Theres lots of cases of great highly useful LLM tools, but the moment they scale up you get slammed by the risks that stick out all along the long tail of outcomes.
On the other hand, entrepreneurs and managers are going to want it for their employees (and force it on them) for the above reason.
Of course, such situation is only temporary - if I can suddenly be 10X productive, then so can everyone else, and then the baseline shifts so 10X is the new 1X.
>
So the new baseline is actually "let's keep 1 employee and fire the other 9", unless the business can find a way to suddenly expand 10x so that it needs 10x as much work done.If they have any surplus of money (or loans) they'll try, so those 9 employees may end up becoming team leads or middle management, trying to start new initiatives to get the 10x expansion (and 100x improvement).
The market isn't anywhere near efficient enough to directly translate productivity improvements into labor reductions. Thankfully, because everything that's nice and hopeful and human lives within the market inefficiency; a fully efficient market would be a hell worse than any writer or preacher ever imagined.
I’ve seen a number of your posts where you talk about topics you clearly are not all that well versed in, with such confidence when you’re plain wrong.
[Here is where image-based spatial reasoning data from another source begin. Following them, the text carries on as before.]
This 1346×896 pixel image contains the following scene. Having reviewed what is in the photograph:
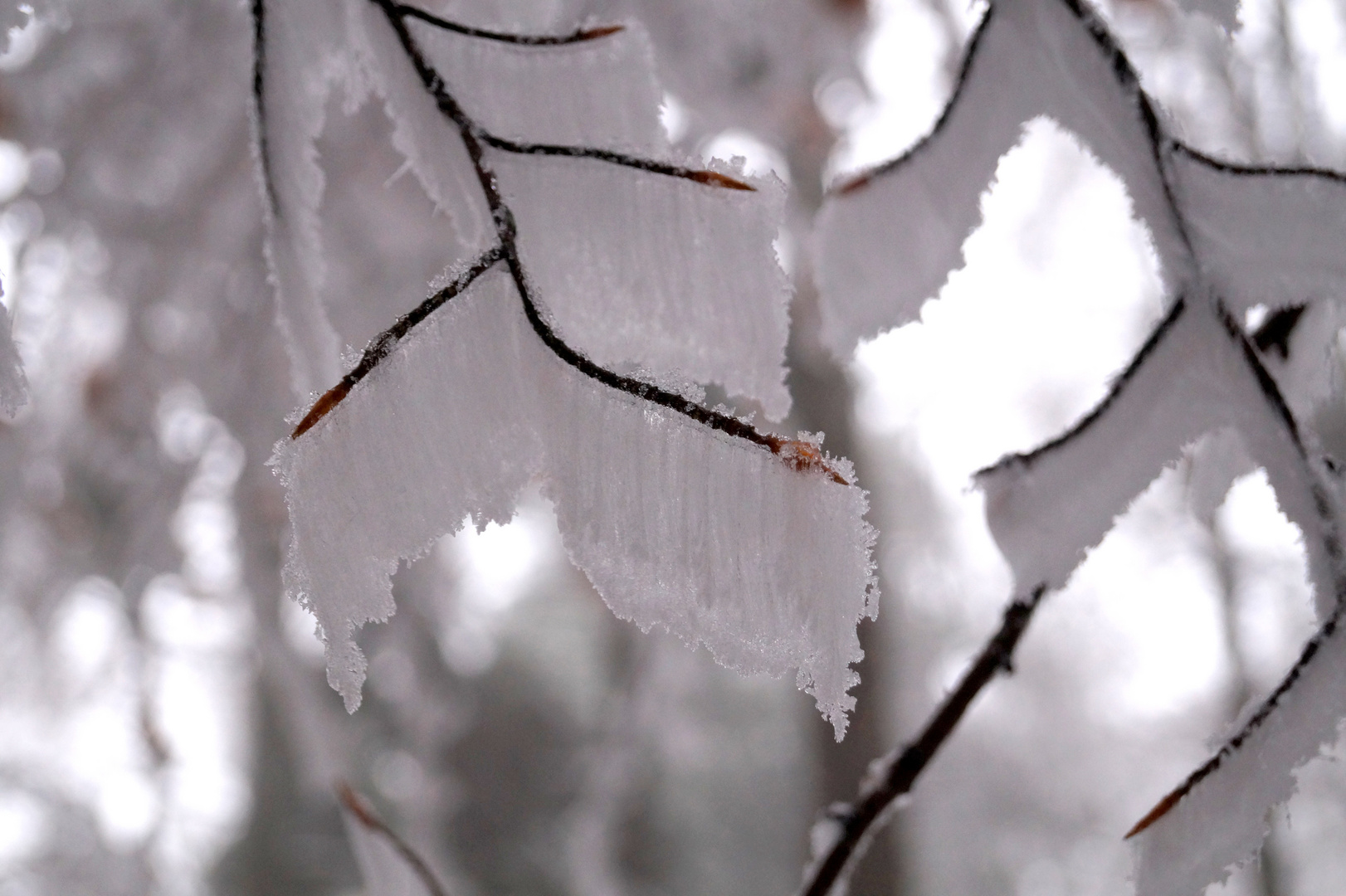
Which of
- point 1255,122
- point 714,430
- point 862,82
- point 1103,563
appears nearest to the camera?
point 714,430

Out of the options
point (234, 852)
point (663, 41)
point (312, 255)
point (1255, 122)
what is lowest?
point (312, 255)

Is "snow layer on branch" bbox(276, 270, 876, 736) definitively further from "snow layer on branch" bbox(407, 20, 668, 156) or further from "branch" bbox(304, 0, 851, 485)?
"snow layer on branch" bbox(407, 20, 668, 156)

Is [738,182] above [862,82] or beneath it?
beneath

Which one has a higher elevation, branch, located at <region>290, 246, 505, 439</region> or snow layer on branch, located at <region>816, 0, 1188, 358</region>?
snow layer on branch, located at <region>816, 0, 1188, 358</region>

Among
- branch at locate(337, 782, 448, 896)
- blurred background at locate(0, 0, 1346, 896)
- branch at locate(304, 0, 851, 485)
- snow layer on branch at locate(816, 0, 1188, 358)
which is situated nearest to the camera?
branch at locate(304, 0, 851, 485)

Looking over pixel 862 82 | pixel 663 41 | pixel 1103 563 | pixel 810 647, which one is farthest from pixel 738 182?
pixel 1103 563

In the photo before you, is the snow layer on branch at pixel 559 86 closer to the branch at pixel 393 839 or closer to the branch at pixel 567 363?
the branch at pixel 567 363

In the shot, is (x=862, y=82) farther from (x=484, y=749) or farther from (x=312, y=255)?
(x=484, y=749)

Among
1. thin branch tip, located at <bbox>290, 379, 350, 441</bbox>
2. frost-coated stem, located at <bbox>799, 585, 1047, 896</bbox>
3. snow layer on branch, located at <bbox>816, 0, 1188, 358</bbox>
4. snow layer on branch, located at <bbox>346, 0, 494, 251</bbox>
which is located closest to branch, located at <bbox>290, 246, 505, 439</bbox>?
thin branch tip, located at <bbox>290, 379, 350, 441</bbox>

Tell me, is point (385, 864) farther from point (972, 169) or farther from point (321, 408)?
point (972, 169)
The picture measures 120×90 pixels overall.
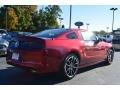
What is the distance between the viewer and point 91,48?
25.8ft

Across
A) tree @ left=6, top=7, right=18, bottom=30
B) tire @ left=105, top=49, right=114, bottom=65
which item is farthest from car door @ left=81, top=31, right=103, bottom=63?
tree @ left=6, top=7, right=18, bottom=30

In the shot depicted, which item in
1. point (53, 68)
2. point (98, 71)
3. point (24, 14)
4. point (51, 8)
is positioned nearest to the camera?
point (53, 68)

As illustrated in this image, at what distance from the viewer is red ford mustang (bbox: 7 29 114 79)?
6.20 m

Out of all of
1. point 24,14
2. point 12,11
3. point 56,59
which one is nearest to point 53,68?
point 56,59

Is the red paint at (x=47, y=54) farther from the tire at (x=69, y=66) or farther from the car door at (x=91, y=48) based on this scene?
the car door at (x=91, y=48)

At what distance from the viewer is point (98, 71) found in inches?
319

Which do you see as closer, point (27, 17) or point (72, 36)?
point (72, 36)

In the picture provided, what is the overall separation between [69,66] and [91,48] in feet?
4.38

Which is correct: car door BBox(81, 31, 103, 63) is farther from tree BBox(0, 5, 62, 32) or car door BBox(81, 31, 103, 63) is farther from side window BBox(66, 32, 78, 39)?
tree BBox(0, 5, 62, 32)

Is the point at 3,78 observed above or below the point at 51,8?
below

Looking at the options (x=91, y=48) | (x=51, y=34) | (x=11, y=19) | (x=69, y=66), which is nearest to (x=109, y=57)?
(x=91, y=48)

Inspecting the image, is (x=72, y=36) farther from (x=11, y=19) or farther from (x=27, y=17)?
(x=27, y=17)
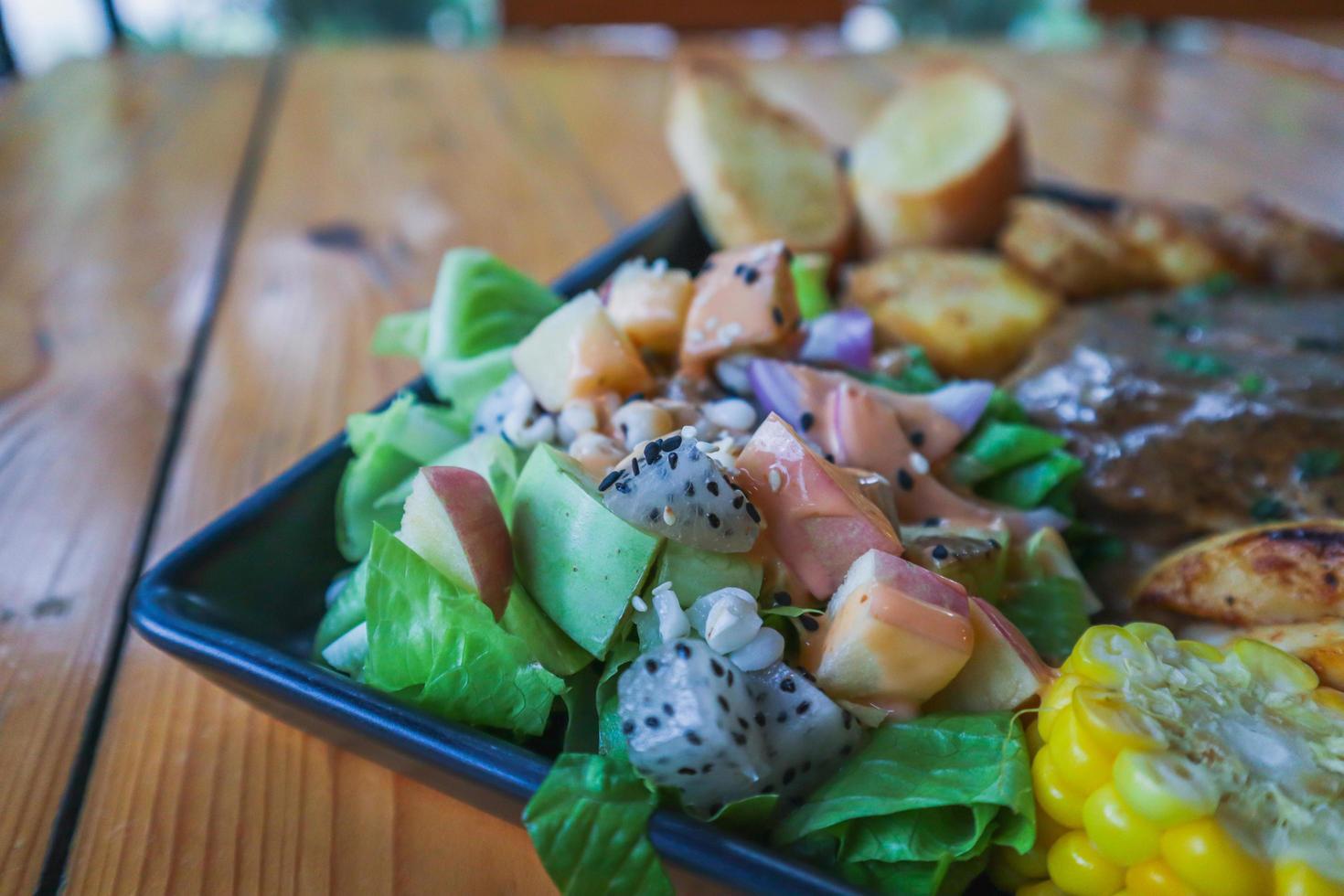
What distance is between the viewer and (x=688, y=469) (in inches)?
42.1

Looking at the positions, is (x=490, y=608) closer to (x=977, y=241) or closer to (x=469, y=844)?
(x=469, y=844)

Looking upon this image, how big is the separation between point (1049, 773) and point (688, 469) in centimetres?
45

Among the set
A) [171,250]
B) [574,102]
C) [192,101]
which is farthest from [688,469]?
[192,101]

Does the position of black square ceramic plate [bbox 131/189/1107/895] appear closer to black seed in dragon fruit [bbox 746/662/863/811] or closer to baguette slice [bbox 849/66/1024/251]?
black seed in dragon fruit [bbox 746/662/863/811]

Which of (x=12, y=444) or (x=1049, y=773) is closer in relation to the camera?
(x=1049, y=773)

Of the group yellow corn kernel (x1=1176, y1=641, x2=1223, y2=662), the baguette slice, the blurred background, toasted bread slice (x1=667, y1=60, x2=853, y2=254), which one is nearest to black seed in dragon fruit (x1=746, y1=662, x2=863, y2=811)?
yellow corn kernel (x1=1176, y1=641, x2=1223, y2=662)

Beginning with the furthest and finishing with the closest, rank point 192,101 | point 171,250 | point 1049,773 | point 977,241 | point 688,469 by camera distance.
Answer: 1. point 192,101
2. point 171,250
3. point 977,241
4. point 688,469
5. point 1049,773

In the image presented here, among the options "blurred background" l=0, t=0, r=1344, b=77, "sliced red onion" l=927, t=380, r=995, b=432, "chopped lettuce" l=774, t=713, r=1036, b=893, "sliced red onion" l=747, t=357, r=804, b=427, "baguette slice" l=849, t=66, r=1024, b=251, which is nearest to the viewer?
"chopped lettuce" l=774, t=713, r=1036, b=893

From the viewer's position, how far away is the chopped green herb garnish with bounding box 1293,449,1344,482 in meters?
1.55

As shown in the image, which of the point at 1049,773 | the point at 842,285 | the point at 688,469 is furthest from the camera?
the point at 842,285

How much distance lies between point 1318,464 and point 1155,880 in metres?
0.94

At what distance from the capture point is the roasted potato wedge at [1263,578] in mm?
1213

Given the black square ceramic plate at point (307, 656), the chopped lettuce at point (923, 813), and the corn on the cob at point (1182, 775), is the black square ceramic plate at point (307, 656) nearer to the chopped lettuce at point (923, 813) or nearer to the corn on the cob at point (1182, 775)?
the chopped lettuce at point (923, 813)

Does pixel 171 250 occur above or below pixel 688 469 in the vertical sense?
below
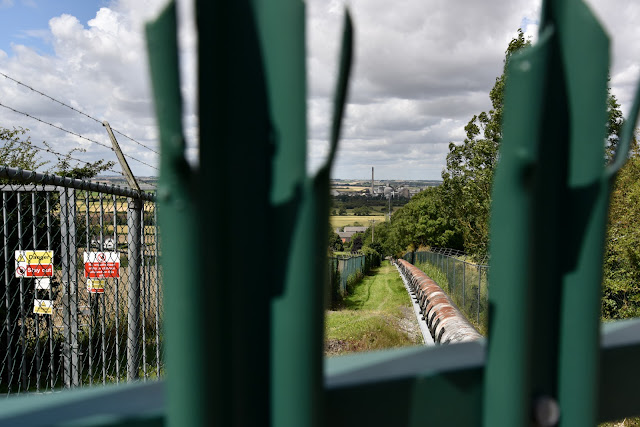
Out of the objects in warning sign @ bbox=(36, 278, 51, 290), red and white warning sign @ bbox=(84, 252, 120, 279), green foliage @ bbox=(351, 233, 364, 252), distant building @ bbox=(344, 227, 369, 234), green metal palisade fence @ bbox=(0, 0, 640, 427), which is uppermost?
green metal palisade fence @ bbox=(0, 0, 640, 427)

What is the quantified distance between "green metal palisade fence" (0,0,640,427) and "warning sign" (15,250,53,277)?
4147 mm

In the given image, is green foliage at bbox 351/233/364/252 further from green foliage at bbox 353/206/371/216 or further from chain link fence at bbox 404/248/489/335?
chain link fence at bbox 404/248/489/335

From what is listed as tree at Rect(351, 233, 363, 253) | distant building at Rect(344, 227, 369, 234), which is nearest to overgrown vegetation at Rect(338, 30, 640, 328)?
tree at Rect(351, 233, 363, 253)

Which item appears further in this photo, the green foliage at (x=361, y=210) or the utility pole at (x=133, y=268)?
the green foliage at (x=361, y=210)

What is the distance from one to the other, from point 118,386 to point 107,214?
4.71m

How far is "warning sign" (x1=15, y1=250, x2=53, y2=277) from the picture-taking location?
164 inches

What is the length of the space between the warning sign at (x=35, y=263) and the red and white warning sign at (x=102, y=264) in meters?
0.33

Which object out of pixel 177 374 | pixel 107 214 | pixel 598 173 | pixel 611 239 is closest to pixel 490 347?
pixel 598 173

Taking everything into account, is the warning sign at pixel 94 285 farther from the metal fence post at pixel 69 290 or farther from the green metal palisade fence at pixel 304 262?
the green metal palisade fence at pixel 304 262

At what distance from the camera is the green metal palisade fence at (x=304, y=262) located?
45 centimetres

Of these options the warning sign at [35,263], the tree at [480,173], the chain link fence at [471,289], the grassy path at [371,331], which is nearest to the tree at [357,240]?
the tree at [480,173]

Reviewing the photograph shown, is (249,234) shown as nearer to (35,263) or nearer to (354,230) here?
(35,263)

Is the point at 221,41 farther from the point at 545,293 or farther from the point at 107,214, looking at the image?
the point at 107,214

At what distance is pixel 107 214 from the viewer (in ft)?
16.1
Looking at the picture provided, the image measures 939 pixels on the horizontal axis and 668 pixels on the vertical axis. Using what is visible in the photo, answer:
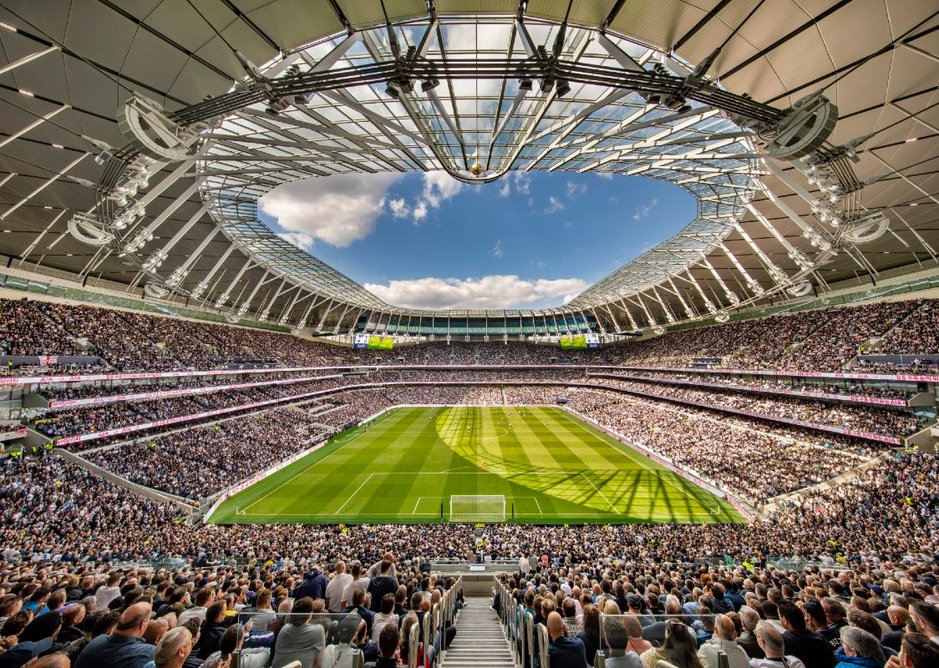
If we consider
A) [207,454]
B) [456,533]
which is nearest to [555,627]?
[456,533]

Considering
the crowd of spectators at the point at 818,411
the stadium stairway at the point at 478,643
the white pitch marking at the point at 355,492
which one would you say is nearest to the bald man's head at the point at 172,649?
the stadium stairway at the point at 478,643

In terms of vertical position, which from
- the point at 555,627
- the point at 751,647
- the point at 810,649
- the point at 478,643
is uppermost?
the point at 810,649

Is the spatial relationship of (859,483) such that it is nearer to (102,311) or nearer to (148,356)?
(148,356)

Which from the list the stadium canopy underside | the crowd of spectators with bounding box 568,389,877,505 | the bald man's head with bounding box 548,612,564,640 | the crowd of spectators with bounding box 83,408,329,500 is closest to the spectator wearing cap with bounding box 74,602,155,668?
the bald man's head with bounding box 548,612,564,640

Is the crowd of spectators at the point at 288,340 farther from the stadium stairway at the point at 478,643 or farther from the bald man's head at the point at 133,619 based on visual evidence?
the bald man's head at the point at 133,619

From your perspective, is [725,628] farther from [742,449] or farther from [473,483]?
[742,449]
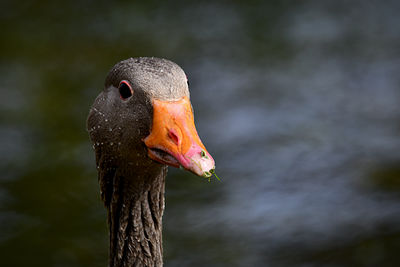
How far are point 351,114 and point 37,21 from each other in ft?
18.0

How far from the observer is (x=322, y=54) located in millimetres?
10156

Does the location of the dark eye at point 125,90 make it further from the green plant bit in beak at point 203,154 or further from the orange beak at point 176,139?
the green plant bit in beak at point 203,154

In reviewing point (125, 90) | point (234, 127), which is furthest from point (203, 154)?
point (234, 127)

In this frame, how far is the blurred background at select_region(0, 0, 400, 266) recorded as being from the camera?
24.1 ft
> I’ve seen a number of your posts where you talk about topics you clearly are not all that well versed in, with such confidence when you’re plain wrong.
I'm sure it's true. However, since you brought it up, can you be more specific and name three?
The typical work week today is 40 hours. Just like it was 80 years ago. The typical worker is dramatically more productive than 80 years ago yet "doing whatever the fuck I want" time has not increased. Why would it? Employers don't need to pay such that 20 hour work weeks give you the same income. Because everybody around you is ok with working 40 hours.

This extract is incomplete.